:: Short exercise A ::
Output the full corrugated diaphragm patent application text below word for word, with nothing changed.

:: Given passage ::
-- Begin --

U.S. patent application number 10/112072 was filed with the patent office on 2003-10-02 for corrugated diaphragm.
Invention is credited to Bar-Sadeh, Eyal, Berliner, Guy.
Application Number | 20030183888 10/112072 |
Document ID | / |
Family ID | 28453230 |
Filed Date | 2003-10-02 |
United States Patent
Application |
20030183888 |
Kind Code |
A1 |
Bar-Sadeh, Eyal ; et
al. |
October 2, 2003 |
Corrugated diaphragm
Abstract
A diaphragm includes a substrate having a hole and a sheet of
material formed on the substrate and covering the hole. The sheet
of material includes one or more corrugations that are
substantially free of defects. A method of forming the diaphragm
includes forming a corrugated surface free of stringers on the
substrate, forming a layer of material on the corrugated surface,
and processing the substrate to form the diaphragm including the
layer of material.
Inventors: |
Bar-Sadeh, Eyal; (Jerusalem,
IL) ; Berliner, Guy; (Modi'in, IL) |
Correspondence
Address: |
SCHWEGMAN, LUNDBERG, WOESSNER & KLUTH, P.A.
P.O. BOX 2938
MINNEAPOLIS
MN
55402
US
|
Family ID: |
28453230 |
Appl. No.: |
10/112072 |
Filed: |
March 28, 2002 |
Current U.S.
Class: |
257/419 |
Current CPC
Class: |
H04R 7/02 20130101 |
Class at
Publication: |
257/419 |
International
Class: |
H01L 021/00 |
Claims
What is claimed is:
1. A diaphragm comprising: a sheet of material formed on a
substrate having a hole, the sheet of material covering the hole
and including one or more corrugations that are substantially free
of defects.
2. The diaphragm of claim 1, wherein the sheet of material has a
thickness of between about 50 nanometers and about 100
nanometers.

-- End --

:: Rows from a dataset ::
-- Begin --

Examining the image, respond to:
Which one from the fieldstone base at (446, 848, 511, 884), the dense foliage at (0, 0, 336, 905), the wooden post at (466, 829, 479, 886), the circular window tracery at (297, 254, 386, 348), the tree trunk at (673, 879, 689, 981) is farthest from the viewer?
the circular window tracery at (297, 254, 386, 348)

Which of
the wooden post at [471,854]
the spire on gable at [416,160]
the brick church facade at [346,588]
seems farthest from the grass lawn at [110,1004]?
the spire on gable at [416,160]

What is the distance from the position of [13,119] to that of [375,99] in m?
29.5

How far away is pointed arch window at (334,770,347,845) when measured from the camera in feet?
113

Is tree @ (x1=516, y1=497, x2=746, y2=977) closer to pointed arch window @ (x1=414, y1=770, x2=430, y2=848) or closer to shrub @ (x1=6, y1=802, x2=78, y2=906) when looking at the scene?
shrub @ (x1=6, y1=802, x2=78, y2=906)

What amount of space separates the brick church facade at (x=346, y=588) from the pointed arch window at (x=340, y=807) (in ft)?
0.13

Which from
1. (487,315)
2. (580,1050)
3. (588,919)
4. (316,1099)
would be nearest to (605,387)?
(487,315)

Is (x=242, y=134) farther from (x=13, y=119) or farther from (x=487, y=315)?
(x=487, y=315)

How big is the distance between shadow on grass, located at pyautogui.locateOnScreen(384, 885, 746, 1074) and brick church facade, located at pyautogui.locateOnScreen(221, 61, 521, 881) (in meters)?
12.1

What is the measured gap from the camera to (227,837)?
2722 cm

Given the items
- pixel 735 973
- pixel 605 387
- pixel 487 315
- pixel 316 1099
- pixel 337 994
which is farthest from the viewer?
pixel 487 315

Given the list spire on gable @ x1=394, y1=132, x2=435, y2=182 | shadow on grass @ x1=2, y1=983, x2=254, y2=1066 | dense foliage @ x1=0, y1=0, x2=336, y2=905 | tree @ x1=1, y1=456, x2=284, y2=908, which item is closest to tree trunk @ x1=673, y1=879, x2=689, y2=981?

-- End --

:: Short exercise B ::
Return the part of the rows that opens with the line containing "What is the measured" and runs through the last row, reproducing only those lines verbatim.

:: Task answer A ::
U.S. patent application number 10/112072 was filed with the patent office on 2003-10-02 for corrugated diaphragm.
Invention is credited to Bar-Sadeh, Eyal, Berliner, Guy.
Application Number | 20030183888 10/112072 |
Document ID | / |
Family ID | 28453230 |
Filed Date | 2003-10-02 |
United States Patent
Application |
20030183888 |
Kind Code |
A1 |
Bar-Sadeh, Eyal ; et
al. |
October 2, 2003 |
Corrugated diaphragm
Abstract
A diaphragm includes a substrate having a hole and a sheet of
material formed on the substrate and covering the hole. The sheet
of material includes one or more corrugations that are
substantially free of defects. A method of forming the diaphragm
includes forming a corrugated surface free of stringers on the
substrate, forming a layer of material on the corrugated surface,
and processing the substrate to form the diaphragm including the
layer of material.
Inventors: |
Bar-Sadeh, Eyal; (Jerusalem,
IL) ; Berliner, Guy; (Modi'in, IL) |
Correspondence
Address: |
SCHWEGMAN, LUNDBERG, WOESSNER & KLUTH, P.A.
P.O. BOX 2938
MINNEAPOLIS
MN
55402
US
|
Family ID: |
28453230 |
Appl. No.: |
10/112072 |
Filed: |
March 28, 2002 |
Current U.S.
Class: |
257/419 |
Current CPC
Class: |
H04R 7/02 20130101 |
Class at
Publication: |
257/419 |
International
Class: |
H01L 021/00 |
Claims
What is claimed is:
1. A diaphragm comprising: a sheet of material formed on a
substrate having a hole, the sheet of material covering the hole
and including one or more corrugations that are substantially free
of defects.
2. The diaphragm of claim 1, wherein the sheet of material has a
thickness of between about 50 nanometers and about 100
nanometers.

:: Task answer B ::
What is the measured gap from the camera to (227,837)?
2722 cm

Given the items
- pixel 735 973
- pixel 605 387
- pixel 487 315
- pixel 316 1099
- pixel 337 994
which is farthest from the viewer?
pixel 487 315

Given the list spire on gable @ x1=394, y1=132, x2=435, y2=182 | shadow on grass @ x1=2, y1=983, x2=254, y2=1066 | dense foliage @ x1=0, y1=0, x2=336, y2=905 | tree @ x1=1, y1=456, x2=284, y2=908, which item is closest to tree trunk @ x1=673, y1=879, x2=689, y2=981?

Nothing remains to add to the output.